A pooled Cell Painting CRISPR screening platform enables de novo inference of gene function by self-supervised deep learning
Srinivasan Sivanandan, Bobby Leitmann, Eric Lubeck, Mohammad M. Sultan, Panagiotis Stanitsas, Navpreet Ranu, Alexis Ewer, Jordan E. Mancuso, Zachary F. Phillips, Albert M. Kim, John W. Bisognano, John Cesarek, Fiorella Ruggiu, David Feldman, Daphne Koller, Eilon Sharon, Ajamete Kaykas, Max R. Salick, Ci Chu
Abstract
Pooled CRISPR screening enables large-scale interrogation of gene functions but typically measures simple phenotypes such as fitness. High-content methods like Perturb-seq extend dimensionality to transcriptomics but are costly and limited in scope. Optical pooled screening (OPS) combines pooled CRISPR screening with imaging to yield scalable, information-rich readouts, yet existing implementations remain pathway-specific. Here we describe an OPS-compatible Cell Painting platform that enables hypothesis-free reverse genetic screening through multiplexed morphological profiling.

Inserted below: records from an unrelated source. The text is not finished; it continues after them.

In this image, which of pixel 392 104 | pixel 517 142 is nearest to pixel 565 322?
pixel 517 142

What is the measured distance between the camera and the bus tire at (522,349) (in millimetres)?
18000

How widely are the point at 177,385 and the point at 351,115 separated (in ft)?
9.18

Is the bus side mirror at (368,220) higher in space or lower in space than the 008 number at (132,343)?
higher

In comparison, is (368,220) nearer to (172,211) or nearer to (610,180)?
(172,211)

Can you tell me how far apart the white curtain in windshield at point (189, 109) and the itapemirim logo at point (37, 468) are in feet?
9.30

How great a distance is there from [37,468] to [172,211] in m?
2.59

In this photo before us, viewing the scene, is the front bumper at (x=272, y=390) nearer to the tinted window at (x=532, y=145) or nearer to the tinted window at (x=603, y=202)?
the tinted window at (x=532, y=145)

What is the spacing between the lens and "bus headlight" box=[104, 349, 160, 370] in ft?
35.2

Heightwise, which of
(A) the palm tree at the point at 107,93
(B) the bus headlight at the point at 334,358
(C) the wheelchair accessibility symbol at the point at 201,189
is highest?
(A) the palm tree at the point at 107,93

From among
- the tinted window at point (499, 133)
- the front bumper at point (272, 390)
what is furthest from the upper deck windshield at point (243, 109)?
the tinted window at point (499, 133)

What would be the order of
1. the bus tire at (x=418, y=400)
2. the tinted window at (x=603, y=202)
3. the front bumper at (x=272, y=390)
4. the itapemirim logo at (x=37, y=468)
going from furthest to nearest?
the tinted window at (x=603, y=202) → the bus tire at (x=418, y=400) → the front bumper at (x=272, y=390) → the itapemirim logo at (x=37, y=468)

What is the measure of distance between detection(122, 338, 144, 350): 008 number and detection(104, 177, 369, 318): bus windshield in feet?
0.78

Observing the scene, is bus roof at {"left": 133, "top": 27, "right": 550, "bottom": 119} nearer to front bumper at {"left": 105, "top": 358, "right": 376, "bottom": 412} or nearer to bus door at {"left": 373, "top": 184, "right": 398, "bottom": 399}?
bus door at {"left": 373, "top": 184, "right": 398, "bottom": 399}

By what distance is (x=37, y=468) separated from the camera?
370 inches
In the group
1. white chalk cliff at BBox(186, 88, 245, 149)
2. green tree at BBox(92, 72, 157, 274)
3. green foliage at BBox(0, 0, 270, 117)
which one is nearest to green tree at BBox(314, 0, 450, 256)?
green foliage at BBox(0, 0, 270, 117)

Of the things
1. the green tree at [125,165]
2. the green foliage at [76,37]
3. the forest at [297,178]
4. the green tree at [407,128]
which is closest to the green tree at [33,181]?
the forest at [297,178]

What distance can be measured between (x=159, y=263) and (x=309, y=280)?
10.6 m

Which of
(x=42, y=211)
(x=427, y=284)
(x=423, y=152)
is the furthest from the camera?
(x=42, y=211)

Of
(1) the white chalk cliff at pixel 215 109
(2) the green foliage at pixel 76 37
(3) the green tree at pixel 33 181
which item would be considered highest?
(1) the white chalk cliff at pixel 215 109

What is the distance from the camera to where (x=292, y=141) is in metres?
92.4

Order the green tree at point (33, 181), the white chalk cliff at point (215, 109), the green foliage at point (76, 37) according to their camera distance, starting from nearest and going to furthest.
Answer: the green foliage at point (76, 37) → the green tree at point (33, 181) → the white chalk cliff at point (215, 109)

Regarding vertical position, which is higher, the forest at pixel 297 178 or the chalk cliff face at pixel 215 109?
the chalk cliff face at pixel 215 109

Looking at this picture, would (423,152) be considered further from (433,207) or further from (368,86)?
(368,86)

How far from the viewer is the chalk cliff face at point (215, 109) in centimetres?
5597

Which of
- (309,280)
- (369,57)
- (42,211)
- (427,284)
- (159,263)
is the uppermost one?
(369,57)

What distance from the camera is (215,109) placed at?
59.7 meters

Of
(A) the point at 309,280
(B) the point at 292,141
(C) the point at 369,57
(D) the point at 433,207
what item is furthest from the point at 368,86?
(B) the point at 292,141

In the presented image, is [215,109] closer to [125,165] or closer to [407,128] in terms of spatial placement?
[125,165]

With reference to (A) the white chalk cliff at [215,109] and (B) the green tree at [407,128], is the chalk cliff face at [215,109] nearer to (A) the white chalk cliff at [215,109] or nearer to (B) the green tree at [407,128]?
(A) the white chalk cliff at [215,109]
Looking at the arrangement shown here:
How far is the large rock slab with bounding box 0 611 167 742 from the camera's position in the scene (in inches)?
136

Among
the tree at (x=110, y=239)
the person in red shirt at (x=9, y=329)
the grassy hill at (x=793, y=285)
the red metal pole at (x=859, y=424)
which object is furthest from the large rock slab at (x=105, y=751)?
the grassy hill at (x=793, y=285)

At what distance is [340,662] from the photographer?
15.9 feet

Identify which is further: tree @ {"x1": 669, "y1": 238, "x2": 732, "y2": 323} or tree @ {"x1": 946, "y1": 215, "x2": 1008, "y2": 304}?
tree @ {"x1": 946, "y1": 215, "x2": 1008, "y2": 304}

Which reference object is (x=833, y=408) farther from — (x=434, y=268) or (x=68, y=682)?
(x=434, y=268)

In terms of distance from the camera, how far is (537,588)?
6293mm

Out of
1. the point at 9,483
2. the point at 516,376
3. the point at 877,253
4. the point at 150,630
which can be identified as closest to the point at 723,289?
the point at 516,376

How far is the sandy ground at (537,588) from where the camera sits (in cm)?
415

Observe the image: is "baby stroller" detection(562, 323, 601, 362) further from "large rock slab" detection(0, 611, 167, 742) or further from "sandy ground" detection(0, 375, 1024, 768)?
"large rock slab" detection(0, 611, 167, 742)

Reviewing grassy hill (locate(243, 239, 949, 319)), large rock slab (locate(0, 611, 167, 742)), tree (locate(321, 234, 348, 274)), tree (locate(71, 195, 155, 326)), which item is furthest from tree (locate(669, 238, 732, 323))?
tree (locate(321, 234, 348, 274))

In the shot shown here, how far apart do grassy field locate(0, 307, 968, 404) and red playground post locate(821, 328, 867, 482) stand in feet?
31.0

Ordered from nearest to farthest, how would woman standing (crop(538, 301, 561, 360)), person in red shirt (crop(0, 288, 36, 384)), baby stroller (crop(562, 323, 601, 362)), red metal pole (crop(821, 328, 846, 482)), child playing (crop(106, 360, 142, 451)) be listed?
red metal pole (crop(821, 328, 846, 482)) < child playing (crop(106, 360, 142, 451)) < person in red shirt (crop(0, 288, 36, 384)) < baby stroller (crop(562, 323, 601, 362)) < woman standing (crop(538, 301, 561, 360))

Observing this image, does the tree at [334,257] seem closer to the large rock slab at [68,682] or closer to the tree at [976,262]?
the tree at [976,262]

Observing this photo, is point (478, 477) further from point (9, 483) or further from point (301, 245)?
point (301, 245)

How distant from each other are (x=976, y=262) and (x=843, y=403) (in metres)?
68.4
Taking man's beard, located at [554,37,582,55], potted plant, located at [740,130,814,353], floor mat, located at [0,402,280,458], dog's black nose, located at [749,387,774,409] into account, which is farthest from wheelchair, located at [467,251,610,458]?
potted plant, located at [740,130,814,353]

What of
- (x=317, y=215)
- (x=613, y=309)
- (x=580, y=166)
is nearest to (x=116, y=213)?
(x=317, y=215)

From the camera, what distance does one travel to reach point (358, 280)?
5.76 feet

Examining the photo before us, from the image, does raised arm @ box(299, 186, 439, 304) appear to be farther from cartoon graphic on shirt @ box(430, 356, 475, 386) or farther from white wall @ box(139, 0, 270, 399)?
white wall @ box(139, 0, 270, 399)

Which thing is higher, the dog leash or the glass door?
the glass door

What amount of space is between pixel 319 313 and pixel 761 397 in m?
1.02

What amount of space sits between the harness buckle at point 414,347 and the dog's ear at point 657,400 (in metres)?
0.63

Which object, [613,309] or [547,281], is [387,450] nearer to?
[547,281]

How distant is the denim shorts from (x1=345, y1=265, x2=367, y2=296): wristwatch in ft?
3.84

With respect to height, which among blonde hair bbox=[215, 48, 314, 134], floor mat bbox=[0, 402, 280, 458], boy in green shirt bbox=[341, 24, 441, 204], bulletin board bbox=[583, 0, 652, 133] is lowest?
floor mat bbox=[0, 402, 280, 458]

We validate this technique using a well-defined morphological gene set, compare classical image analysis to self-supervised learning methods using a mechanism-of-action library, and perform discovery screening with a druggable genome library. By combining rich morphological data with deep learning, gene networks emerge without the need for target-specific biomarkers, leading to unbiased discovery of gene functions. Sivanandan, Leitmann, and colleagues present the CellPaint-POSH platform, which combines pooled CRISPR screening with Cell Painting. Using self-supervised deep learning on cell images, the method enables discovery of gene function and biological networks.